§ Instructions:
1) From the text about tensions at the Fort Resolution health centre, list every source that it says suggests nurses declining to attend emergencies was a frequent cause of conflict.
2) Continue the article about tensions at the Fort Resolution health centre from its last sentence.

§ Text provided:
□ □ □ □ □ □ □
On April 25, 2022, some Fort Resolution health centre staff were part of a meeting to discuss what one occupational health and safety worker had called a “trend in verbal/assault/harassment.”
For months, if not years, relations between the health centre and some residents had been strained.
Cabin Radio documented examples of that in the first part of this series. This is the second of four articles exploring the case of nurse-in-charge Jennifer Patterson and the campaign led by an MLA against her.
In this article, we’ll track how news organizations reported on tensions in Fort Resolution and the consequences. Much of what follows appeared in earlier reporting, but never in one place. This account contains new information from records that were not previously public.
At the heart of those news organizations’ reporting was an NWT health authority policy created in 2019 that prevents nurses from leaving a health centre to attend emergencies.
The policy was designed with safety in mind. Successive NWT health ministers said it wasn’t fair on nurses, who don’t have the training to act as paramedics, to ask them to perform that job.
Community governments were told they should provide ambulances, but in practice few NWT communities do. Often, First Nations or RCMP step in.
To residents facing a medical crisis at home, it could be hard to hear from the health centre nurse that they were not going to attend. News reports, records of phone calls and internal emails suggest this was a frequent source of conflict in Fort Resolution.
“They’re angry at the system and they take it out on healthcare workers, and there’s nothing done to protect us,” said one longtime nurse who has worked in the community and who spoke on condition of anonymity to protect their employment. We’ll call them Alice, which is not their real name.
□ □ □ □ □ □ □
§ Recorded data:
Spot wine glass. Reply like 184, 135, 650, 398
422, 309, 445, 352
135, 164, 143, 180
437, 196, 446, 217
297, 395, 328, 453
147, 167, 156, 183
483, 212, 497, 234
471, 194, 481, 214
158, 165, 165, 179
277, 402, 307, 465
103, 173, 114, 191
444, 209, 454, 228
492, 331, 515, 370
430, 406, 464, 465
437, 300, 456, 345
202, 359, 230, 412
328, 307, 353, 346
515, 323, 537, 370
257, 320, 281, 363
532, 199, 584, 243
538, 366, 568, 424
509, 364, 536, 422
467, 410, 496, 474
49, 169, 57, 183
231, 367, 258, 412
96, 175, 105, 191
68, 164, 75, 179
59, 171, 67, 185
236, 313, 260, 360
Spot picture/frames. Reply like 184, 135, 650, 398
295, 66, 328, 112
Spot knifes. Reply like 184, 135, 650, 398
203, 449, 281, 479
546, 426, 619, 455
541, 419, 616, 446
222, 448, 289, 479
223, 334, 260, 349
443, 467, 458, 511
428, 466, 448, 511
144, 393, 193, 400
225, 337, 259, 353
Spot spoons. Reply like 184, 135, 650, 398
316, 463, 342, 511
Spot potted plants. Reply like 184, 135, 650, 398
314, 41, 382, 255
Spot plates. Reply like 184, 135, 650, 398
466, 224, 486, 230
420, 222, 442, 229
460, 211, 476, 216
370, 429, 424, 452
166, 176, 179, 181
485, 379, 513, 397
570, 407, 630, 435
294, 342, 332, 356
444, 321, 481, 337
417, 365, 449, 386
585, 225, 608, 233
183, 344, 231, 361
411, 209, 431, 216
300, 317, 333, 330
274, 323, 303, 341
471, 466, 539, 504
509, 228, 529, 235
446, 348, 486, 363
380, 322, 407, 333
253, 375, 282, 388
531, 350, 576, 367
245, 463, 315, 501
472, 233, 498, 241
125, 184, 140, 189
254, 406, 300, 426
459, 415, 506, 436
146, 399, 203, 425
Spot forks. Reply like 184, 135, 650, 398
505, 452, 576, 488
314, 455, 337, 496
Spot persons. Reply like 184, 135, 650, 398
□ □ □ □ □ □ □
§ Responses by task:
1) News reports, records of phone calls, and internal emails.

2)
Multiple healthcare workers told Cabin Radio they knew the 2019 policy change was frustrating to residents and the health authority had not introduced a plan to protect nurses from bearing the brunt of their dismay.
“It was a dead wrong decision,” said Alice, who added the GNWT had “dumped it back” on small communities to form an ambulance service without any awareness of how to do that.
“So now you’ve got people in homes and there’s no way to get them out of the houses.”
Alice said she didn’t like the old policy, either, but the new one seemed like the wrong answer.
“The previous model wasn’t working because it had the nurse going to a house who isn’t trained how to do that and didn’t have any support. I understood why nurses were nervous about going,” Alice said.
“What they needed to do was refine the policy and get some more people involved so that it worked better, but they didn’t.
“I believe that policy shift basically put people’s lives at risk.”
The issue had already made the news
In 2021, Steve Norn – who was the MLA representing Fort Resolution at the time – told the legislature an Elder had died after nurses were unable to respond to their medical emergency, even though the Elder was less than a few hundred metres from the health centre.
Norn said his district, Tu Nedhé-Wiilideh, had more recently lost another resident who “could very well have been still with us if there was a swift response to attend to their emergency.”
Steve Norn in October 2019. Sarah Pruys/Cabin Radio
“I do understand the need to protect our local medical staff, to prevent them from being put into compromising situations,” Norn said at the time.
“However, I strongly feel that Health and Social Services needs to step up their game and work with our communities to help prepare them in what to do in the event of an emergency.”
Then-health minister Julie Green told Norn the underlying issue was a lack of ambulances, a “longstanding problem” that she said the Department of Municipal and Community Affairs was working to solve.
A day after that exchange, the CBC interviewed Laney Beaulieu, who is from Fort Resolution and studied medical sciences at Western University.
Beaulieu called the GNWT policy that prevents nurses from leaving health centres in emergencies “blatantly racist and dangerous.”
“This policy doesn’t affect people in Yellowknife or Hay River, where there is a very large population of non-Indigenous people,” she told the broadcaster.
Instead, Beaulieu said, the policy “negatively affects Indigenous people in small, isolated communities, where nurses are the only form of emergency response that’s available.”
The newspaper publishes an article
Both Norn and Beaulieu voiced concerns that focused on the policy and what it meant, in practice, for residents in distress.
But at the Fort Resolution health centre, Patterson said news reports were having a broader effect on staff.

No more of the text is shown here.